O projeto de implantação da rodovia 319 no interior da Amazônia, além do objetivo de interligar dois estados, tinha como propósito proporcionar o desenvolvimento daquela região, e consequentemente possibilitar o alcance mínimo das políticas públicas e sociais prestadas pelo Estado.
Considerando a época em que foi projetada e inaugurada, reconhece-se que naquele período não havia uma preocupação tão significativa com o meio ambiente, embora existissem alguns diplomas normativos que o tutelassem de forma pontual.
Tais diplomas geralmente exerciam um controle legal de atividades exploratórias e protegiam somente certas categorias de recursos naturais, não sendo suficientes para garantir a proteção integral necessária à manutenção da qualidade de vida de todos os seres envolvidos naquela interação.
Não existem dados oficiais dos impactos causados ao meio ambiente com a abertura da BR 319 na década de 70, mas, considera-se necessário esclarecer que uma parcela de degradação ocorreu no período da sua construção e no decorrer dos anos a partir da instalação de pequenos núcleos populacionais que se sentiram atraídos pela proposta do governo de integrar aquela região.
Todavia, com a impossibilidade de trafegar pela rodovia após breves 10 anos da sua inauguração, somente um dos objetivos da implantação foi alcançado, com um sensível povoamento daquela área que era um vazio demográfico.
A intrafegabilidade da BR 319 ocorreu no final da década de 80 e coincidiu com a promulgação da Constituição Cidadã que incluiu o direito ao meio ambiente ecologicamente equilibrado como um direito fundamental.
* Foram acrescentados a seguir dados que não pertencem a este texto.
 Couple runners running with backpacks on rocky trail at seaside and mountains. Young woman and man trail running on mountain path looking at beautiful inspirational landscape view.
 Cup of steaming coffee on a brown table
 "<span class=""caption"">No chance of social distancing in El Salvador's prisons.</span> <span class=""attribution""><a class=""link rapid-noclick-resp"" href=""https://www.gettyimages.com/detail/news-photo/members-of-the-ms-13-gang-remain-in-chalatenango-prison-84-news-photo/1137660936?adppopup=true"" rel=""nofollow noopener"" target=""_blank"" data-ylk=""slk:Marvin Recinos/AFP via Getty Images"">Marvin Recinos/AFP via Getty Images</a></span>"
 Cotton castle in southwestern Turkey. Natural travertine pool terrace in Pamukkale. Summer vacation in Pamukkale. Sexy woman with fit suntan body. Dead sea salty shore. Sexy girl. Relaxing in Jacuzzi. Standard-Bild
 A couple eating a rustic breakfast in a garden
Ao mesmo tempo, a referida Constituição incluiu entre os seus objetivos fundamentais a garantia do desenvolvimento nacional, erradicação da pobreza e da marginalização e redução das desigualdades sociais e regionais.
Por razões de cunho político e administrativo, a recuperação da BR 319 ocorreu inicialmente em seus dois extremos no final da década de 90 e início dos anos 2000, contemplada pelos programas Brasil em Ação, Avança Brasil e Brasil para Todos, todos do governo federal que tinham como finalidade fortalecer os eixos de integração do país e garantir o desenvolvimento das regiões selecionadas (OLIVEIRA; NOGUEIRA, 2016).
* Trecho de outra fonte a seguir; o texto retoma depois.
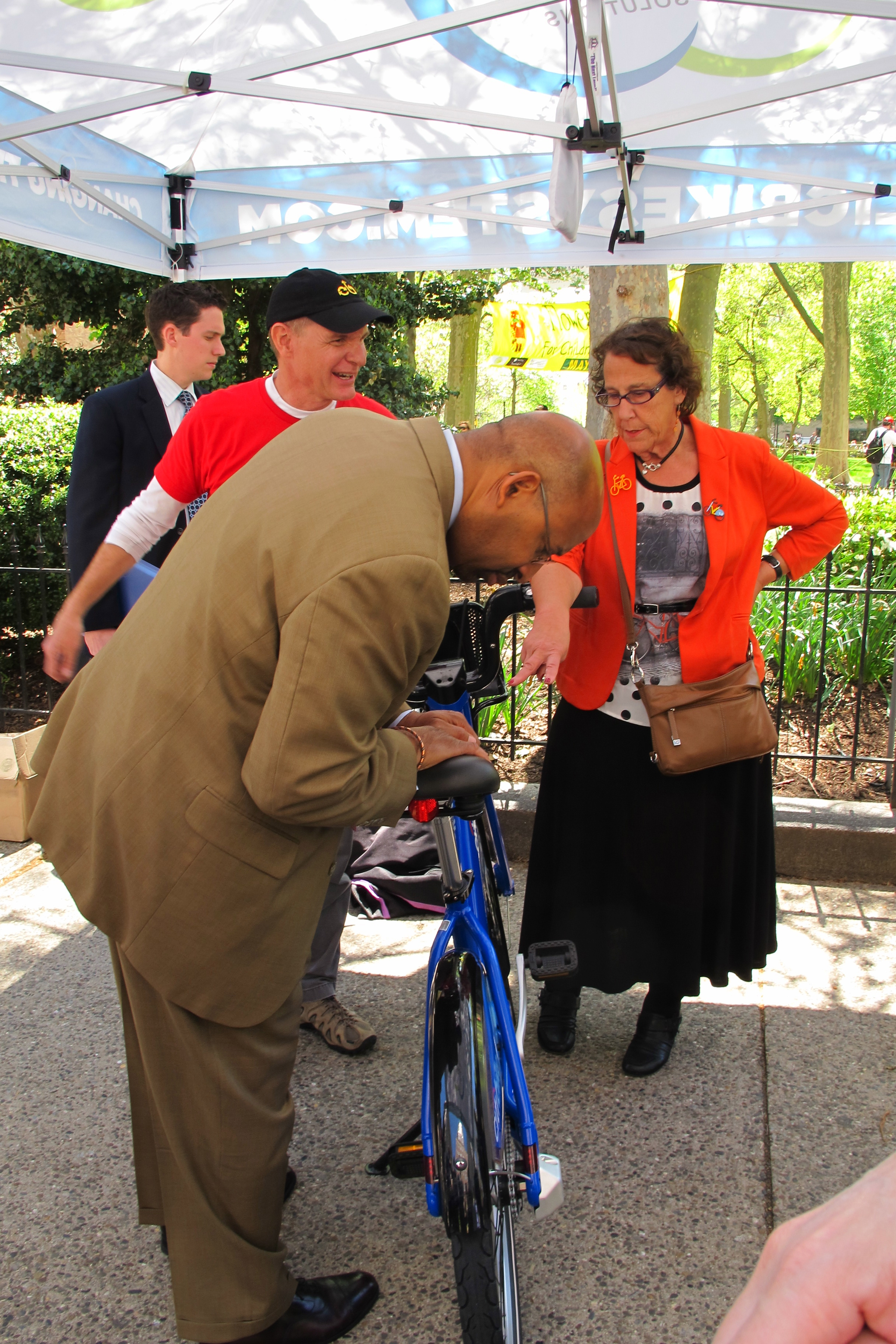 Mayor Michael Nutter, Deputy Mayor Rina Cutler kick the tires as Alta's Charlie Denney explains their system and bikes.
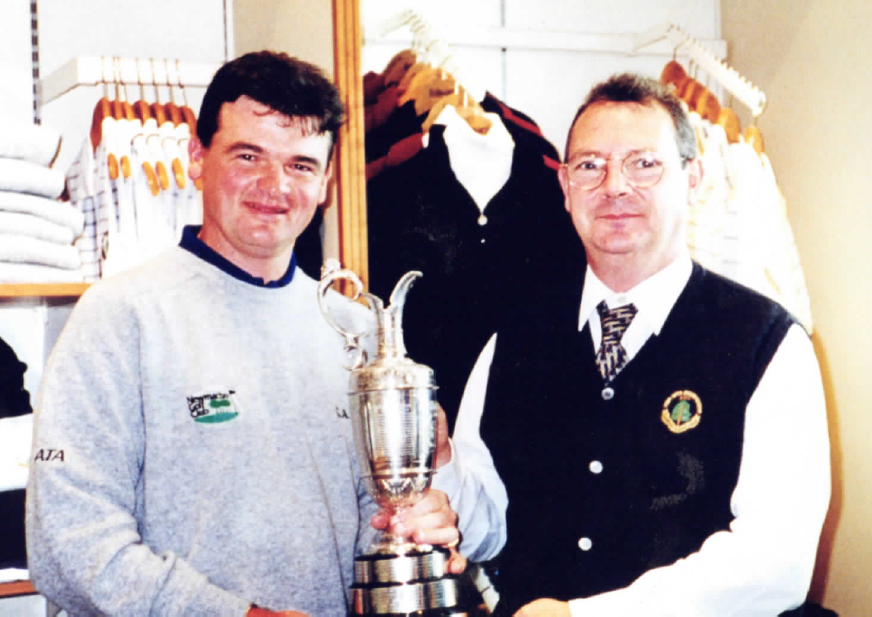 Mr Roy, right, with Paul Lawrie after the Scot triumphed at the 1999 Open at Carnoustie.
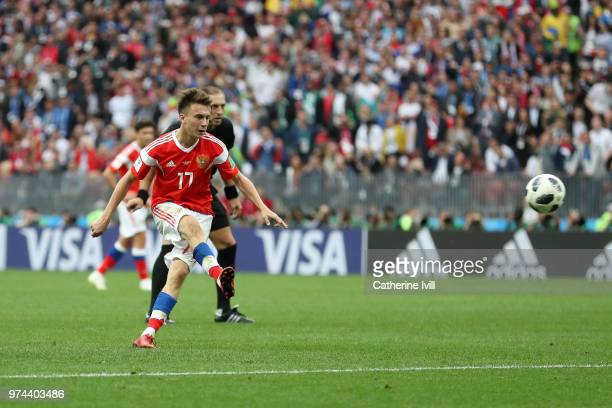 Aleksandr Golovin of Russia scores his sides fifth goal from a free kick during the 2018 FIFA World Cup Russia Group A match between Russia and Saudi...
Enquanto os extremos da rodovia 319 puderam ser recuperados e o seu tráfego mantido, as chuvas torrenciais durante o inverno amazônico comprometiam ainda mais o trecho central e reafirmava o seu isolamento, além de comprometer a qualidade de vida daqueles que optaram em construir sua história naquele entorno.[8]
Quando finalmente o Programa Brasil para Todos, que tinha a mesma finalidade dos programas mencionados, contemplou a recuperação do trecho central da BR 319, o que permitiria mais uma vez a interligação dos estados do Amazonas e de Rondônia e o favorecimento do alcance das metas do programa, a questão ambiental passou a protagonizar as paralisações da obra para que fossem cumpridas as determinações do direito ambiental, especificamente no que tange à obrigatoriedade de apresentação do Estudo Prévio de Impacto Ambiental para avaliar a viabilidade do empreendimento. (OLIVEIRA; NOGUEIRA, 2016).
O EIA encontra previsão normativa no artigo 225, parágrafo 1º, IV da CF 88, que determina a realização prévia do referido estudo para instalação de obra ou atividade potencialmente causadora de significativa degradação ao meio ambiente. Ressalte-se que, de acordo com vários autores, reconhece-se que o próprio nome deixa claro que o estudo é exigido antes da atividade potencialmente impactante ser desenvolvida ou recomeçada, e o estudo deve ser elaborado antes da concessão da licença prévia, como condição de expedição desta.
No caso da recuperação do trecho central da BR 319, a exigência do Estudo Prévio de Impacto Ambiental deu-se após o início das obras, por meio de uma determinação judicial que acabou gerando sucessivas paralisações dos serviços de engenharia, para que fossem atendidas as novas determinações expedidas pela IBAMA, bem como pelo judiciário.
Conforme manifestam algumas fontes, a cada nova tentativa de finalização do relatório uma nova exigência era emitida, o que acabava tornando ineficiente a reunião de esforços para concluí-lo e caracterizava a desproporcionalidade das imposições. (OLIVEIRA, NOGUERA, 2016).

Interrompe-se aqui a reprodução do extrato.